--- START OF EXTRACTED INFORMATION ---

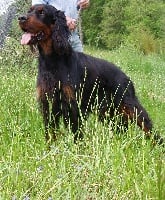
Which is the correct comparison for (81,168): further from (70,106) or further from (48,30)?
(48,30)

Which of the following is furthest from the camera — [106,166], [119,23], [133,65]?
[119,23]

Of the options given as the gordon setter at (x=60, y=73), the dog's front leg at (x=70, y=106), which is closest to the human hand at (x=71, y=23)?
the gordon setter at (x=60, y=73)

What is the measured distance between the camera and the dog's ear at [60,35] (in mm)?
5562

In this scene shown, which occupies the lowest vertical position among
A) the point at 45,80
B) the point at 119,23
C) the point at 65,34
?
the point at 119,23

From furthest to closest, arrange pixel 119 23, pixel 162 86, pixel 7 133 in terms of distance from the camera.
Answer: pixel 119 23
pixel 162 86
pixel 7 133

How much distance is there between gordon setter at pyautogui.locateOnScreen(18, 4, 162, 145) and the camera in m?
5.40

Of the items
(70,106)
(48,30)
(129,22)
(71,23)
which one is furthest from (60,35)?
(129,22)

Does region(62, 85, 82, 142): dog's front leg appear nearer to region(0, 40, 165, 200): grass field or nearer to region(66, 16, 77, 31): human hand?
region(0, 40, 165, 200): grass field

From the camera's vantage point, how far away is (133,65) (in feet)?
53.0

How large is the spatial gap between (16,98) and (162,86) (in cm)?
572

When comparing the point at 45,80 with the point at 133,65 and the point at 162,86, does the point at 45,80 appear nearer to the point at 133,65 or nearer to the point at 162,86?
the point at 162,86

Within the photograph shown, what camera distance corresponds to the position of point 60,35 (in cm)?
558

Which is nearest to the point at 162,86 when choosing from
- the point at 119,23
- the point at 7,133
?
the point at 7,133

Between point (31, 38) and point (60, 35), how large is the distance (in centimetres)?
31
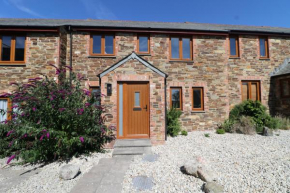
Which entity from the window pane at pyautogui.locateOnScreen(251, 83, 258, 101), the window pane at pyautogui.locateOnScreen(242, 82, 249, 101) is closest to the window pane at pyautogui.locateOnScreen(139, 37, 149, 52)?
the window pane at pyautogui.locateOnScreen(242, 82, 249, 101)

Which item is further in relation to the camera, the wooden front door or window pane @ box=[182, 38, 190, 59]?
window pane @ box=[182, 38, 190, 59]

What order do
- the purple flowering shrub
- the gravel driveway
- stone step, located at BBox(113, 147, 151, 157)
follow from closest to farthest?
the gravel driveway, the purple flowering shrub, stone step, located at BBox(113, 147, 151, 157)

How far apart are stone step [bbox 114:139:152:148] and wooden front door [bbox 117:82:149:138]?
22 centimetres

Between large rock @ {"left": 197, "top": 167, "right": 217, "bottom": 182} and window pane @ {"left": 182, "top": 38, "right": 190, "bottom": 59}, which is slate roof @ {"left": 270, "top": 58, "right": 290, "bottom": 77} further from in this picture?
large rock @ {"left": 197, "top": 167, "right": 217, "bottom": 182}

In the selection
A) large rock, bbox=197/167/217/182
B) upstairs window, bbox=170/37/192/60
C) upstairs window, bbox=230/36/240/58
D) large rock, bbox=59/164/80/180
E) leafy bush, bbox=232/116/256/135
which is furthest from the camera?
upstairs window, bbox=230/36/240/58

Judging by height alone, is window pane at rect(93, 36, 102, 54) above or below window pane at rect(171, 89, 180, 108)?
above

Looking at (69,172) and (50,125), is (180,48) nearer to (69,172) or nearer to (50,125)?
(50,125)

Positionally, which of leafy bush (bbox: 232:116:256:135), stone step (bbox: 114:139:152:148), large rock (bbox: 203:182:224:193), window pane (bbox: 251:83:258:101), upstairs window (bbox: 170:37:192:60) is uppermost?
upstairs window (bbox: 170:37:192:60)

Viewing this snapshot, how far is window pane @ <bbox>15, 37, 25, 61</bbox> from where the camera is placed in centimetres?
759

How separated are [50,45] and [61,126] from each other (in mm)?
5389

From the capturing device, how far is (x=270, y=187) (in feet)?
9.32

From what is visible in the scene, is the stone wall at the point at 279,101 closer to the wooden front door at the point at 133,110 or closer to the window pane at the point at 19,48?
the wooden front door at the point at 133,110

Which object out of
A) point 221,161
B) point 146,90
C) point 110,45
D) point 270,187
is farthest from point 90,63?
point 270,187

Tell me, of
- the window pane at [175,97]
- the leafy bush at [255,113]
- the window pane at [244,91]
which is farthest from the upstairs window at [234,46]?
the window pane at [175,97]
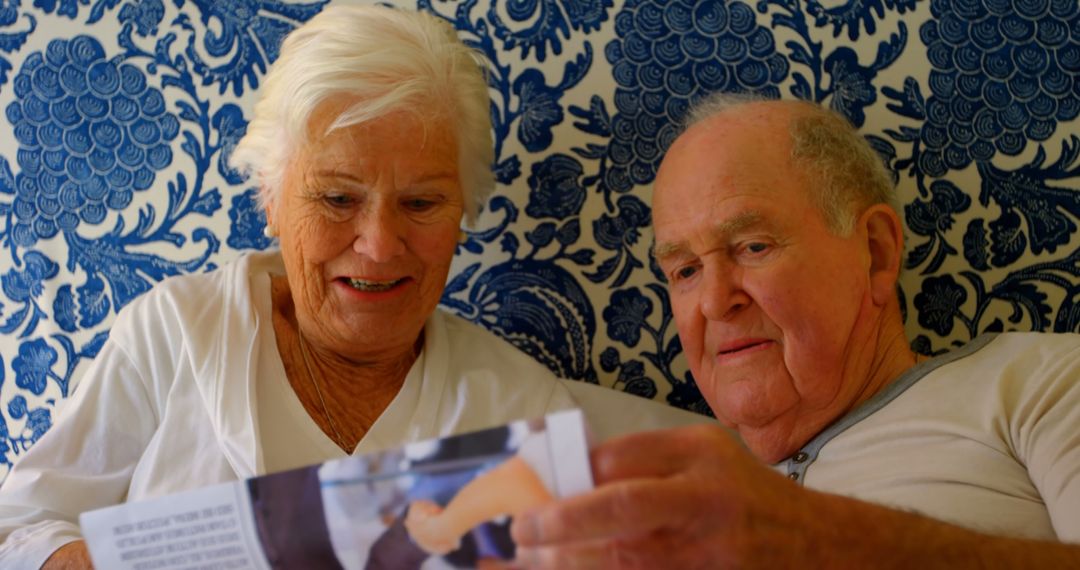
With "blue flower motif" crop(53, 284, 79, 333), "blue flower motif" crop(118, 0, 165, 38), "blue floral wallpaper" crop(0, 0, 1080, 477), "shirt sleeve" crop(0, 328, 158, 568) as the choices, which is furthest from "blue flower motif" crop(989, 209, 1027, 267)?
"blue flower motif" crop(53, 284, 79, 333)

--- END OF EXTRACTED INFORMATION ---

▶ _PROBLEM_:
Copy verbatim the span that begins at the line containing "Viewing this snapshot, how" and ends at the last line of the material, inclusive of both; exclude pictures.

▶ _EXERCISE SOLUTION_:
Viewing this snapshot, how far is window pane @ <bbox>15, 37, 25, 61</bbox> from where the camera is placed in centimetres?
759

How separated are [50,45] and [61,126] from each other (in mm)?
5389

From the capturing device, how far is (x=270, y=187) (in feet)?
9.32

From what is visible in the scene, is the stone wall at the point at 279,101 closer to the wooden front door at the point at 133,110 or closer to the window pane at the point at 19,48?
the wooden front door at the point at 133,110

Which object out of
A) point 221,161
B) point 146,90
C) point 110,45
D) point 270,187
is farthest from point 90,63?
point 270,187

Tell me, of
- the window pane at [175,97]
- the leafy bush at [255,113]
- the window pane at [244,91]
which is farthest from the upstairs window at [234,46]?
the window pane at [175,97]
With "blue flower motif" crop(53, 284, 79, 333), "blue flower motif" crop(118, 0, 165, 38), "blue floral wallpaper" crop(0, 0, 1080, 477), "shirt sleeve" crop(0, 328, 158, 568) as the choices, which is furthest from "blue flower motif" crop(989, 209, 1027, 267)?
"blue flower motif" crop(53, 284, 79, 333)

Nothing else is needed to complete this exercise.